Compliance is a top-down initiative. Monthly or quarterly audit summaries should be presented to the Board of Directors or the Medical Executive Committee. Highlighting "clean" audit rates vs. "error" rates helps justify the budget for credentialing software or outsourced credentialing services.

The Role of Outsourced Credentialing in Compliance

Many healthcare organizations struggle to maintain an audit program due to staffing shortages or the sheer volume of paperwork. This is where a dedicated credentialing service provider becomes an asset.

By outsourcing credentialing, you benefit from:

  • Automated Monitoring: Advanced systems that track expirations and exclusions in real-time.
  • Expert Oversight: Professionals who stay updated on changing NCQA and TJC standards.
  • Digital Storage: A centralized, "audit-ready" repository of all primary source verifications.

Protecting Your Practice from "Credentialing Drift"

"Credentialing drift" occurs when a practice’s standards slowly loosen over time due to administrative fatigue. One month, a peer reference is skipped; the next, an NPI update is ignored. A structured audit program is the only defense against this slide into non-compliance.

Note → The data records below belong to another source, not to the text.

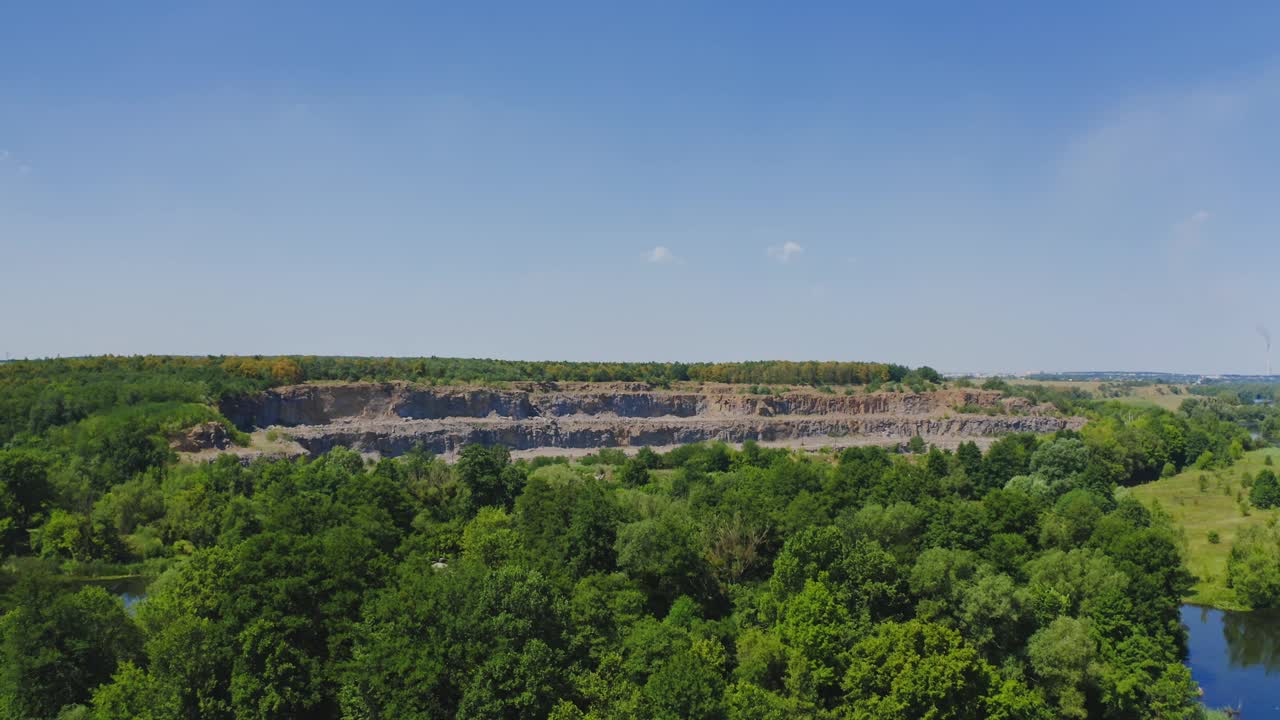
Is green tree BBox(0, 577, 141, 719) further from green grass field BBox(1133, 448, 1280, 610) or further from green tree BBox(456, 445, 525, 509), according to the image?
green grass field BBox(1133, 448, 1280, 610)

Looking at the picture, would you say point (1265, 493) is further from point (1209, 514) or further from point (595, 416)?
point (595, 416)

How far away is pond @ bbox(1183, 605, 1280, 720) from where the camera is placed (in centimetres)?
2840

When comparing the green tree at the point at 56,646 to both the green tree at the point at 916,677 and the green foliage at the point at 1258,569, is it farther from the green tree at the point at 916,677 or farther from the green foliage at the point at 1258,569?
the green foliage at the point at 1258,569

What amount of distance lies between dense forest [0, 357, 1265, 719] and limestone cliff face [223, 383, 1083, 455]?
42154mm

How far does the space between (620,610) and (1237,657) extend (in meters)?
25.9

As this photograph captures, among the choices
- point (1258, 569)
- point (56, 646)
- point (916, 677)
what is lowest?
point (1258, 569)

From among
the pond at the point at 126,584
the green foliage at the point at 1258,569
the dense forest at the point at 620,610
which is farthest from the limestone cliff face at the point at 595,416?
the green foliage at the point at 1258,569

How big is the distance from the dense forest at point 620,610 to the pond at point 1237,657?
180 cm

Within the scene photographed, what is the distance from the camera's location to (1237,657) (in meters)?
32.7

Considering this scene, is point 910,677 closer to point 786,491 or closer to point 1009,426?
point 786,491

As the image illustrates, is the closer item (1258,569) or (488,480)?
(1258,569)

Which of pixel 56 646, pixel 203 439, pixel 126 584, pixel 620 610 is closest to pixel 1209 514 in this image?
pixel 620 610

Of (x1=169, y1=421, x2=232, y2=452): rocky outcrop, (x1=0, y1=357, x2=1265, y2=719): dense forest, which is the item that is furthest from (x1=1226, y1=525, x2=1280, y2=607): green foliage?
Answer: (x1=169, y1=421, x2=232, y2=452): rocky outcrop

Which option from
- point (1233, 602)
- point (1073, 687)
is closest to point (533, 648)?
point (1073, 687)
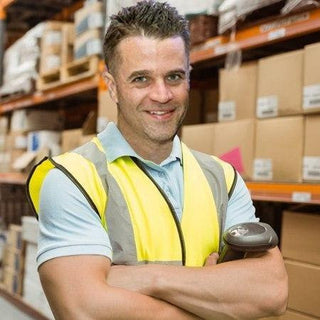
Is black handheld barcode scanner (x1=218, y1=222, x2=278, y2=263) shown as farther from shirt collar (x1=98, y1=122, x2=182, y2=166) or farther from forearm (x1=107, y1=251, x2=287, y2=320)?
shirt collar (x1=98, y1=122, x2=182, y2=166)

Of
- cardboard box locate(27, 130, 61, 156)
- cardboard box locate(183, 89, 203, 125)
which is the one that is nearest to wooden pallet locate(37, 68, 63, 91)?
cardboard box locate(27, 130, 61, 156)

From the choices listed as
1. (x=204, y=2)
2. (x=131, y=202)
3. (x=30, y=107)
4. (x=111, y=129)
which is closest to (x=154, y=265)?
(x=131, y=202)

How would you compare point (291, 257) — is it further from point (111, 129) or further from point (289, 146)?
point (111, 129)

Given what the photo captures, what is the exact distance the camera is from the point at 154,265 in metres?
1.40

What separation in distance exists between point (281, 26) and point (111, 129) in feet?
2.97

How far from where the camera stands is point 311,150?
208cm

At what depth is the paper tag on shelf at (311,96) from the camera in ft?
6.73

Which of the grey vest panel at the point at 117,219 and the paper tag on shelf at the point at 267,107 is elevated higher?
the paper tag on shelf at the point at 267,107

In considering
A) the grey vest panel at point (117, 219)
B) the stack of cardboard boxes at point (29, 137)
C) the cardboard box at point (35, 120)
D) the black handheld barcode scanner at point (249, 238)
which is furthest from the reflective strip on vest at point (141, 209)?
the cardboard box at point (35, 120)

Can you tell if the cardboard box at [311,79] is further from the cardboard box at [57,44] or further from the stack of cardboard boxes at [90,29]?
the cardboard box at [57,44]

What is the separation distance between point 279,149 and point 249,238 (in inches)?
33.1

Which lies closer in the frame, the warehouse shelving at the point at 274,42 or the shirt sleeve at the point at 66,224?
the shirt sleeve at the point at 66,224

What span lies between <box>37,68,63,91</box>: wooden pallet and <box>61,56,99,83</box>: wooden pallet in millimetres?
75

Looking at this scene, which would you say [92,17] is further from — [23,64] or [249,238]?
[249,238]
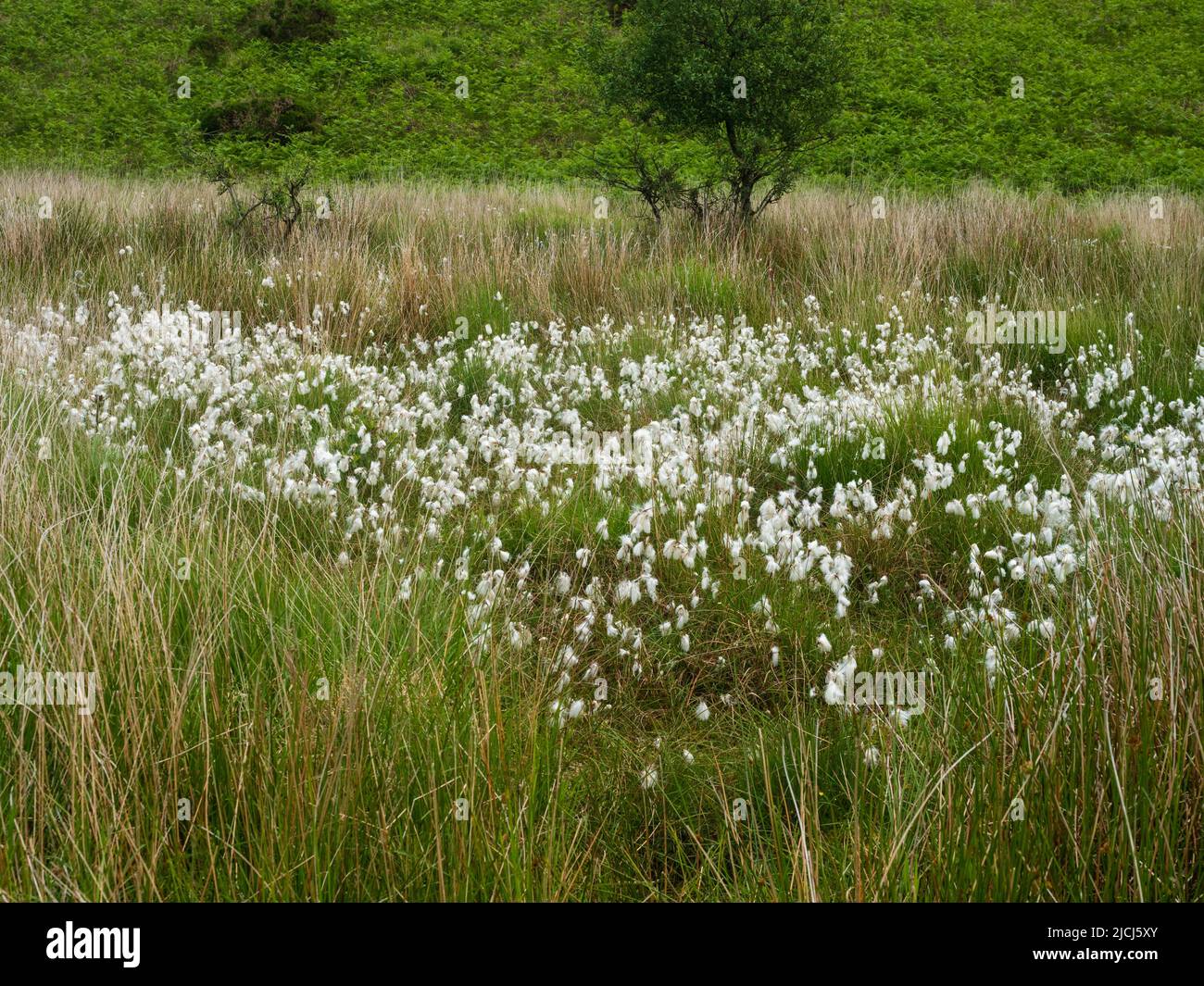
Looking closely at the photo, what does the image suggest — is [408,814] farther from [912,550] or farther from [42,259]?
[42,259]

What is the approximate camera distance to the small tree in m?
12.5

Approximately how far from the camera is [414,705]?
2605 millimetres

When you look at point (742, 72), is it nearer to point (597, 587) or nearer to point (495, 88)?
point (597, 587)

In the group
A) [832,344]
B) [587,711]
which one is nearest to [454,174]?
[832,344]

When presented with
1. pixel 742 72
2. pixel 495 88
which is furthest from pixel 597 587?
pixel 495 88

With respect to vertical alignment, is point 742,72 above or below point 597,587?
above

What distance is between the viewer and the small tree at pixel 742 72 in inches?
491

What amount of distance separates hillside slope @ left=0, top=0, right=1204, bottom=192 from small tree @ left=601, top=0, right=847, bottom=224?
721 cm

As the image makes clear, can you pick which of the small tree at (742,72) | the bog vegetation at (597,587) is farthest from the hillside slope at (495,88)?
the bog vegetation at (597,587)

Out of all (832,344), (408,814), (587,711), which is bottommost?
(587,711)

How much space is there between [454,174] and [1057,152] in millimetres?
13299

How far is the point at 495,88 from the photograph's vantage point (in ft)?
94.8

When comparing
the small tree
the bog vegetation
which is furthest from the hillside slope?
the bog vegetation

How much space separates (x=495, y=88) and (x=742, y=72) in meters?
18.2
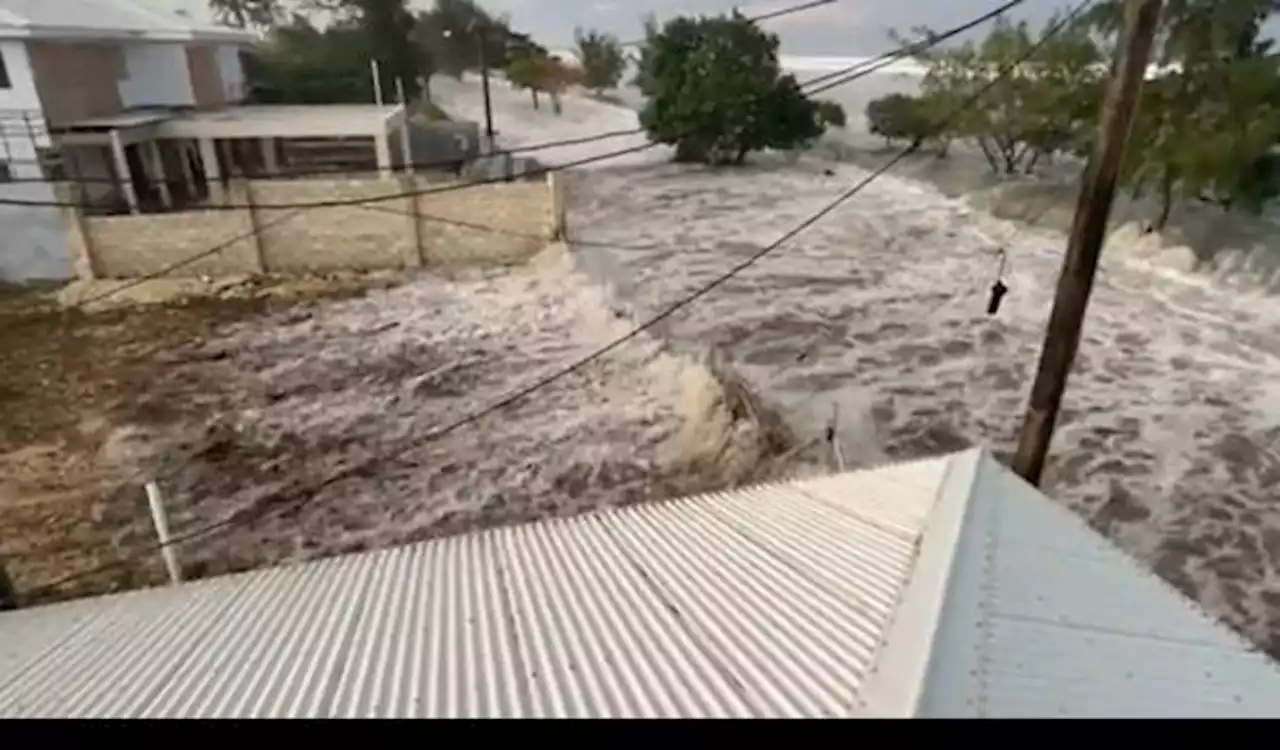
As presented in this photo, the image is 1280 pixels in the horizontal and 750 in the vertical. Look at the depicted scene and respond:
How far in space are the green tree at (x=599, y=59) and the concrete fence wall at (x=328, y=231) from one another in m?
18.6

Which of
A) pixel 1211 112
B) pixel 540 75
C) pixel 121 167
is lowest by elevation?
pixel 121 167

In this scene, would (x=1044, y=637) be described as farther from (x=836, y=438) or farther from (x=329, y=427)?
(x=329, y=427)

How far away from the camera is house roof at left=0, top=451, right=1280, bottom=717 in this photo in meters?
1.92

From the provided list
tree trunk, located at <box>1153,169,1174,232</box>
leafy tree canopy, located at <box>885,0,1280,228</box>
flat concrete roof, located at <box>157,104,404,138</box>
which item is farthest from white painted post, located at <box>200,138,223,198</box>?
tree trunk, located at <box>1153,169,1174,232</box>

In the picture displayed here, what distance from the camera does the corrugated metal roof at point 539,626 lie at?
6.63ft

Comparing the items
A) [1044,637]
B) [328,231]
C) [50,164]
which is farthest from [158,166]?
[1044,637]

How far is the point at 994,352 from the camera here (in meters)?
10.0

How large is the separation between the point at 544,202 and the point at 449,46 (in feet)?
57.7

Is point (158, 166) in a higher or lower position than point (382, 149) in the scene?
lower

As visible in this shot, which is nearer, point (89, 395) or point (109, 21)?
point (89, 395)

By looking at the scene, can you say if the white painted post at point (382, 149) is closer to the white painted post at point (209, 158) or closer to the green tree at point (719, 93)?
the white painted post at point (209, 158)

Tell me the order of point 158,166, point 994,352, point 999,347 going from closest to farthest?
point 994,352 → point 999,347 → point 158,166

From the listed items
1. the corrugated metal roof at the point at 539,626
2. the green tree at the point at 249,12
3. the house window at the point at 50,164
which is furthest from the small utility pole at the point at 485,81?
the corrugated metal roof at the point at 539,626

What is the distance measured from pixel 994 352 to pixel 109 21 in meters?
16.5
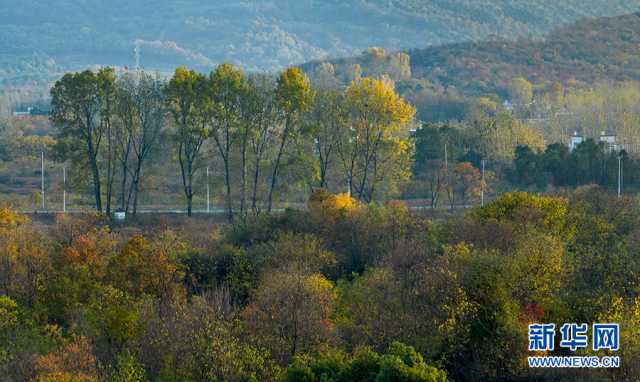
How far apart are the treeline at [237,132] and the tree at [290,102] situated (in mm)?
45

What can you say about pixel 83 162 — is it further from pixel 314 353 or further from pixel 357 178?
pixel 314 353

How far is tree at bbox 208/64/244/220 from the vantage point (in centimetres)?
5075

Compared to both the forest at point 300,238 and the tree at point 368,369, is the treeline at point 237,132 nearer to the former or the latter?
the forest at point 300,238

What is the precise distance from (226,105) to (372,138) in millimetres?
6941

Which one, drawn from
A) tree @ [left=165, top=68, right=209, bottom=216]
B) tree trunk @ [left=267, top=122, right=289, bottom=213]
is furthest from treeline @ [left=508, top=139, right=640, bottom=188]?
tree @ [left=165, top=68, right=209, bottom=216]

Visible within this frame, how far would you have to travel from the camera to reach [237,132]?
2015 inches

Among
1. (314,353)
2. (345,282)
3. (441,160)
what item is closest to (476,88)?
(441,160)

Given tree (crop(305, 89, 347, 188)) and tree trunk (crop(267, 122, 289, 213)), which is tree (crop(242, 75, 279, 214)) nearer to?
A: tree trunk (crop(267, 122, 289, 213))

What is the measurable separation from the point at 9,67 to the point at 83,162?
151 meters

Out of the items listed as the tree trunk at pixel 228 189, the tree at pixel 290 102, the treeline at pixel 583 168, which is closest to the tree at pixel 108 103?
the tree trunk at pixel 228 189

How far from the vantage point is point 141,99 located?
51844mm

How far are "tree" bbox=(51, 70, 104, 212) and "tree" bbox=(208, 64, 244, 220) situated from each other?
5.13 m

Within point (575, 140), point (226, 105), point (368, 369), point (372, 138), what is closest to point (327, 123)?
point (372, 138)

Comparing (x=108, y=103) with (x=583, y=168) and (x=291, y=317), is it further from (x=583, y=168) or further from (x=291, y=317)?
(x=291, y=317)
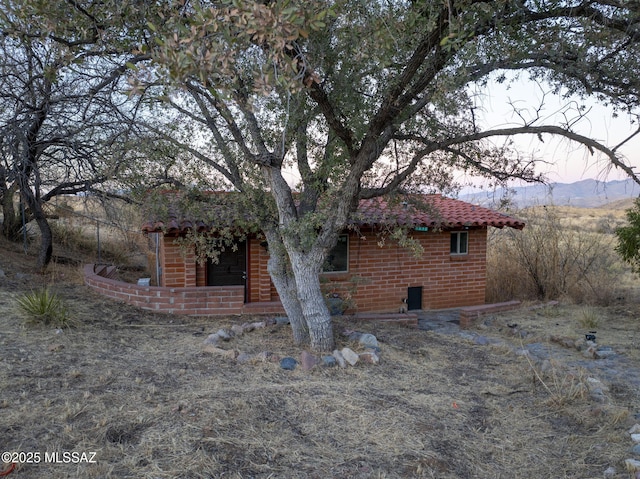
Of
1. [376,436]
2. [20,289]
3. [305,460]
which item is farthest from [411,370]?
[20,289]

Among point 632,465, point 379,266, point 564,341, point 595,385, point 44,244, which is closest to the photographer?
point 632,465

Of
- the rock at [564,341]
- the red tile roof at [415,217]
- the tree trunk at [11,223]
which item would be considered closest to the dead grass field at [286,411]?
the rock at [564,341]

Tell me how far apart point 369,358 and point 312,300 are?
1.04 m

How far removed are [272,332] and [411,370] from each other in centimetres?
228

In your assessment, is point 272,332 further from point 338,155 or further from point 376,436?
point 376,436

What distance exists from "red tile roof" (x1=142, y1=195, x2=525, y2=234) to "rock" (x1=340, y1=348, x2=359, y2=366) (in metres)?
1.87

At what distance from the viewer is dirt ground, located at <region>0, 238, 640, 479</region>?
362cm

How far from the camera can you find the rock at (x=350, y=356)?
596 centimetres

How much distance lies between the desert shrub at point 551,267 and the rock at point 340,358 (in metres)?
9.09

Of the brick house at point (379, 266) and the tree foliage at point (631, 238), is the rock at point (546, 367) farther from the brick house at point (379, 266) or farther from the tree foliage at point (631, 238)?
the tree foliage at point (631, 238)

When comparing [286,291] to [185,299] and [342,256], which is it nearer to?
[185,299]

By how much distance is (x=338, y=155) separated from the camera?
6.32m

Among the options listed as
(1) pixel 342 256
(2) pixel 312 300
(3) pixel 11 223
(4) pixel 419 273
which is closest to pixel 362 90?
(2) pixel 312 300

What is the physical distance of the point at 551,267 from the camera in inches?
526
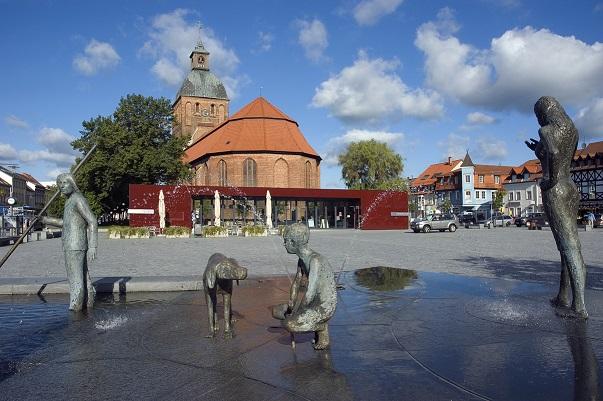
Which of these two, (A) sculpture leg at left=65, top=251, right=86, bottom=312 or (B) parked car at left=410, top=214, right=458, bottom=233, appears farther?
(B) parked car at left=410, top=214, right=458, bottom=233

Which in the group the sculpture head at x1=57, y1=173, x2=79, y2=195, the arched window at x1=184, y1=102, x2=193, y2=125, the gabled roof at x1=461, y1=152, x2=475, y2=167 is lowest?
the sculpture head at x1=57, y1=173, x2=79, y2=195

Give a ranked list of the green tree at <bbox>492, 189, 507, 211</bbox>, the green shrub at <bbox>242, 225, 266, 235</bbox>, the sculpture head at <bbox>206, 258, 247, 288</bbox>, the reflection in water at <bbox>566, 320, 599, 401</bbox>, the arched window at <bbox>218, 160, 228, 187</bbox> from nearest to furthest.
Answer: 1. the reflection in water at <bbox>566, 320, 599, 401</bbox>
2. the sculpture head at <bbox>206, 258, 247, 288</bbox>
3. the green shrub at <bbox>242, 225, 266, 235</bbox>
4. the arched window at <bbox>218, 160, 228, 187</bbox>
5. the green tree at <bbox>492, 189, 507, 211</bbox>

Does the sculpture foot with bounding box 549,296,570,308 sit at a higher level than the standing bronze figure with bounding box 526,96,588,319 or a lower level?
lower

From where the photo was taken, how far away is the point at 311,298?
4.30m

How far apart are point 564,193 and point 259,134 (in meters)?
65.7

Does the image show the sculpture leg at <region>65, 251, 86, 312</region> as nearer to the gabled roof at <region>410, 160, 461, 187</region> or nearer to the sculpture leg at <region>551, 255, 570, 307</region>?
the sculpture leg at <region>551, 255, 570, 307</region>

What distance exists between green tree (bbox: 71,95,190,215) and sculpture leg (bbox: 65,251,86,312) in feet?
135

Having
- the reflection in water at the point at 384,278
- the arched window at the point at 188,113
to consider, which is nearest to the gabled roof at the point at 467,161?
the arched window at the point at 188,113

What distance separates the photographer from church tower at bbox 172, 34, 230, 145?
306 ft

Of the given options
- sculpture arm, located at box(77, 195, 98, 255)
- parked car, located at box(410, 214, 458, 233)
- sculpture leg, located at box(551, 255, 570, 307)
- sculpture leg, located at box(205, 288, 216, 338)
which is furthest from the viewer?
parked car, located at box(410, 214, 458, 233)

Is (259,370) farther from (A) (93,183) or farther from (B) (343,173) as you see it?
(B) (343,173)

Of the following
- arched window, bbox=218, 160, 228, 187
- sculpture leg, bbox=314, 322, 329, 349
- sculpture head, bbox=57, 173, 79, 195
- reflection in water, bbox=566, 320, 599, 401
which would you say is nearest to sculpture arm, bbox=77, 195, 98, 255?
sculpture head, bbox=57, 173, 79, 195

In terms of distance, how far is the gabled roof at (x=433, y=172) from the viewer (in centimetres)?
9749

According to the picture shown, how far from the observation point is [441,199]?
91375 mm
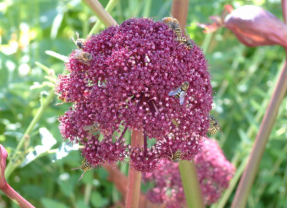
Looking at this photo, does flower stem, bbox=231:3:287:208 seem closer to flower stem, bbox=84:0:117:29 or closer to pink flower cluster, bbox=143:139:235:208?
pink flower cluster, bbox=143:139:235:208

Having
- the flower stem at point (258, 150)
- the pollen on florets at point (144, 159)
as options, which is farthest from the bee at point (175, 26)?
the flower stem at point (258, 150)

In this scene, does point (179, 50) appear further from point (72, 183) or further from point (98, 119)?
point (72, 183)

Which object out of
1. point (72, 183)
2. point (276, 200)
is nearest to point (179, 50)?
point (72, 183)

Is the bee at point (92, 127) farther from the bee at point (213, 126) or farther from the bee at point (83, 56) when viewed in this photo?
the bee at point (213, 126)

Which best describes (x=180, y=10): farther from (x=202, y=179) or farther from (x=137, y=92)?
(x=202, y=179)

By building a culture that prioritizes verified data and regular internal checks, you protect your patients, your revenue cycle, and your organization’s reputation.

Key Takeaways

  • Audit Regularly: Perform 100% monthly exclusion checks and at least 10-20% annual full-file audits.
  • Prioritize PSV: Never rely on photocopies; always verify credentials with the primary source (State Boards, NPDB, etc.).
  • Monitor Exclusions: OIG and SAM checks are mandatory to avoid massive federal fines and claim denials.
  • Document Everything: If a credentialing action isn't documented, from an auditor's perspective, it never happened.
  • Use a Checklist: Standardize the review process to ensure all providers are held to the same high compliance standards.
  • Consider Professional Support: If internal resources are stretched, leverage a professional credentialing service to ensure 100% audit readiness.